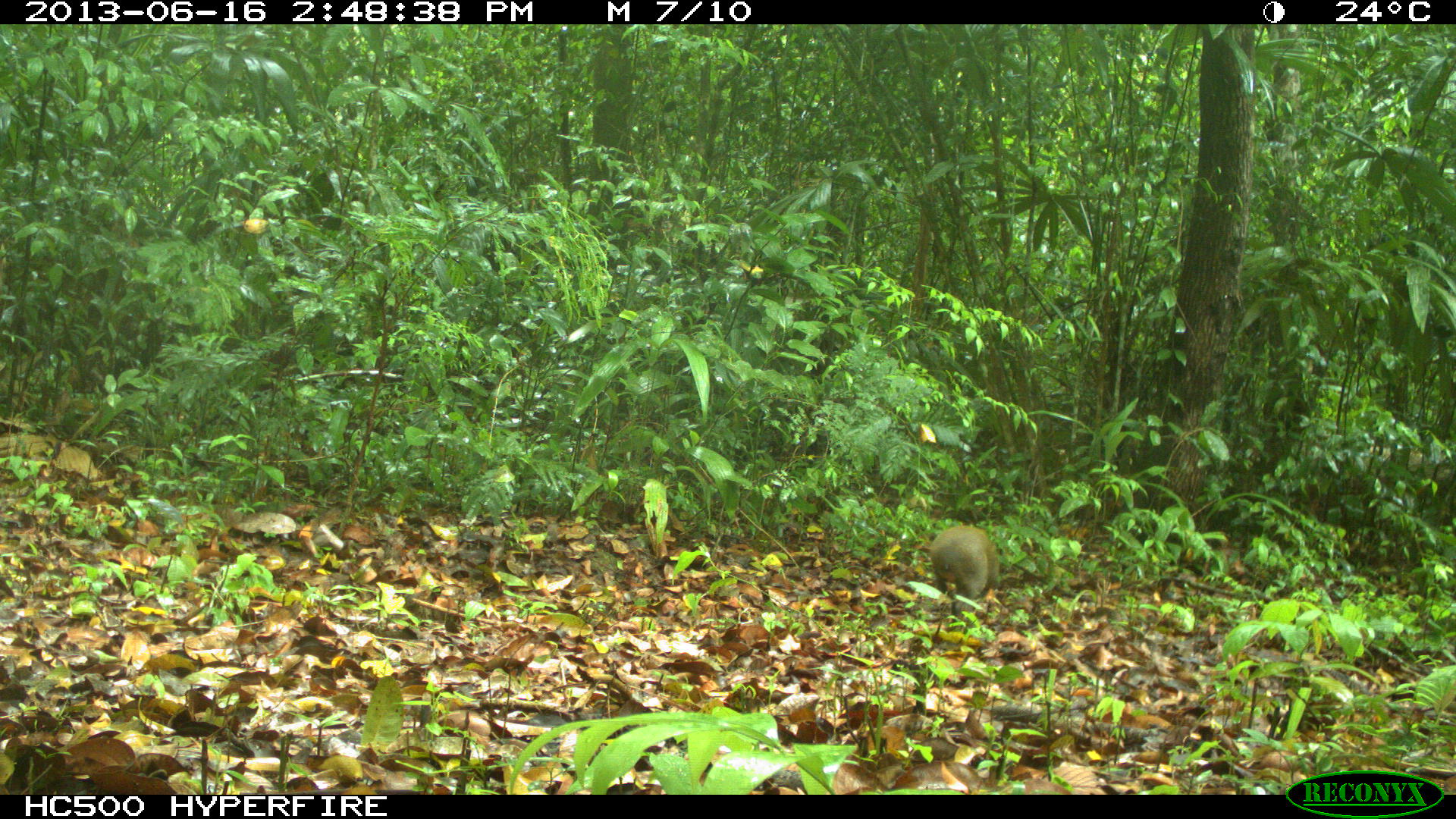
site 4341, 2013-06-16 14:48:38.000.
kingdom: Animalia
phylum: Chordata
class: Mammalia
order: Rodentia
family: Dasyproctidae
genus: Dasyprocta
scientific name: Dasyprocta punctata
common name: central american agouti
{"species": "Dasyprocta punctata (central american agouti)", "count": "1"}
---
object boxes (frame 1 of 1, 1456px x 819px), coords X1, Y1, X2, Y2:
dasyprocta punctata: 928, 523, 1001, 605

→ Task statement:
Word for word, restate the lines running from the one containing "order: Rodentia" through the final line of the records above, and nothing besides.

→ Answer below:
order: Rodentia
family: Dasyproctidae
genus: Dasyprocta
scientific name: Dasyprocta punctata
common name: central american agouti
{"species": "Dasyprocta punctata (central american agouti)", "count": "1"}
---
object boxes (frame 1 of 1, 1456px x 819px), coords X1, Y1, X2, Y2:
dasyprocta punctata: 928, 523, 1001, 605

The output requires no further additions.